*** RECORDS PROVIDED Section Begins ***
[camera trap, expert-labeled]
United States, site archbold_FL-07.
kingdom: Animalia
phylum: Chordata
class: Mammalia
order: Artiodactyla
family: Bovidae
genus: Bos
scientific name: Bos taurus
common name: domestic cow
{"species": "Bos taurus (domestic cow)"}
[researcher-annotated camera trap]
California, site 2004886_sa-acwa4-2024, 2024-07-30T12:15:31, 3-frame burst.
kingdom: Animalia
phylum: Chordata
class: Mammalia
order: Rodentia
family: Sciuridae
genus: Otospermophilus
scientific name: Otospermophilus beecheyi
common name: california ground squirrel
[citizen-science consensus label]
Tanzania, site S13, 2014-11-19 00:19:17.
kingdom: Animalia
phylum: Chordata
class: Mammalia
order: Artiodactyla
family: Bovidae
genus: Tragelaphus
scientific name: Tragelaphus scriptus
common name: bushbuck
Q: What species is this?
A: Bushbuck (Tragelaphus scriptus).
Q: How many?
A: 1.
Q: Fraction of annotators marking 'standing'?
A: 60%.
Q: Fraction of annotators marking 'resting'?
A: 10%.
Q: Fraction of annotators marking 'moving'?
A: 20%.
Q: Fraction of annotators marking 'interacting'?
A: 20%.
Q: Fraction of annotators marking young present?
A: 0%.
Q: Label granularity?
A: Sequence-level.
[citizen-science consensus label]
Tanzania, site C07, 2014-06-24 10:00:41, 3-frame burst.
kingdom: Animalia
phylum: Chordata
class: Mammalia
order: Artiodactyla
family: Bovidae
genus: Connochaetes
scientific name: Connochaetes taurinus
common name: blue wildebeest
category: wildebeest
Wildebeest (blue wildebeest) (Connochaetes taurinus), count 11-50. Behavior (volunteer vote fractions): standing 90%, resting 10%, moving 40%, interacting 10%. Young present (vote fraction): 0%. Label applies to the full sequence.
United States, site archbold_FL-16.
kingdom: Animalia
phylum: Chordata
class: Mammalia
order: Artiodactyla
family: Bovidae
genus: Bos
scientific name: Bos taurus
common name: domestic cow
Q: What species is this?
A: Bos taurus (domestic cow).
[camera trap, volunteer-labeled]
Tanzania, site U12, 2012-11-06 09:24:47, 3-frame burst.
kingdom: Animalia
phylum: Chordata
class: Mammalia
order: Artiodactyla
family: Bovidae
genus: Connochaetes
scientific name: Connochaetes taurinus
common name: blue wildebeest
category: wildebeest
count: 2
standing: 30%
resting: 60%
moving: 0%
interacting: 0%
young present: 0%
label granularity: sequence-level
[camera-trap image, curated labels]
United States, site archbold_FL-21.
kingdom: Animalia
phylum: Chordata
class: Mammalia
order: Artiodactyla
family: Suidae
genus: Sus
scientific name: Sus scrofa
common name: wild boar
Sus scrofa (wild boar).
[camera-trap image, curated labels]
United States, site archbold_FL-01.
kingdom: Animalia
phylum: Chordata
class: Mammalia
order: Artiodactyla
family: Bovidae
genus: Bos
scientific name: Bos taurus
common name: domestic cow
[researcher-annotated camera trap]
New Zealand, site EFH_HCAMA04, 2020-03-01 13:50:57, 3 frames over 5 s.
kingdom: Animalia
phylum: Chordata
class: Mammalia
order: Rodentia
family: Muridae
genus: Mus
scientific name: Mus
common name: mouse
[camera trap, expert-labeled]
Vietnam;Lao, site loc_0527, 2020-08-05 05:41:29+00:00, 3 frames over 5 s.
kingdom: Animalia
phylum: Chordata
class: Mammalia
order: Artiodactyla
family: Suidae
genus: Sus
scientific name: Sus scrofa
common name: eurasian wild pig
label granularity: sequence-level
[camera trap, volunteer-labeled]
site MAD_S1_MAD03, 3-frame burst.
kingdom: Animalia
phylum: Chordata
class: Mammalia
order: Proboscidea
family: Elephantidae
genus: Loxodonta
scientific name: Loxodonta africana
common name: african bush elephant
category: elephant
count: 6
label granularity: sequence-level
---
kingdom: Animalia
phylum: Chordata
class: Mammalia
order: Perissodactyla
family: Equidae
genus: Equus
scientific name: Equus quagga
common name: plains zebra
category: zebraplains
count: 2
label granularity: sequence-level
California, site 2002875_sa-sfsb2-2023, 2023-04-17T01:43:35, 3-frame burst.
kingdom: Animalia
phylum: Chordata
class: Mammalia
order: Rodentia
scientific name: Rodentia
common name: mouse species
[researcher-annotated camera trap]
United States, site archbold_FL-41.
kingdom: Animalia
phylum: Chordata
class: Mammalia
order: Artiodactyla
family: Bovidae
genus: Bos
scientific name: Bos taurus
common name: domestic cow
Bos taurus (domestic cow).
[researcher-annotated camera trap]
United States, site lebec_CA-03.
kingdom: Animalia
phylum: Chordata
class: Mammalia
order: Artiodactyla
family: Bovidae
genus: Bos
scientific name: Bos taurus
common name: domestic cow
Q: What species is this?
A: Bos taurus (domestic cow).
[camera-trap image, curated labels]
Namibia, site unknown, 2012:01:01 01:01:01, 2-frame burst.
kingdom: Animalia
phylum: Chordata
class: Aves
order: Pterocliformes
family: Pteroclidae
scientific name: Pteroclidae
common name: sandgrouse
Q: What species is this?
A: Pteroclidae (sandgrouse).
*** RECORDS PROVIDED Section Ends ***
WHAT TO WORK ON: For each line above that contains "Tanzania", make a copy.

ANSWER TO THIS PROBLEM:
Tanzania, site S13, 2014-11-19 00:19:17.
Tanzania, site C07, 2014-06-24 10:00:41, 3-frame burst.
Tanzania, site U12, 2012-11-06 09:24:47, 3-frame burst.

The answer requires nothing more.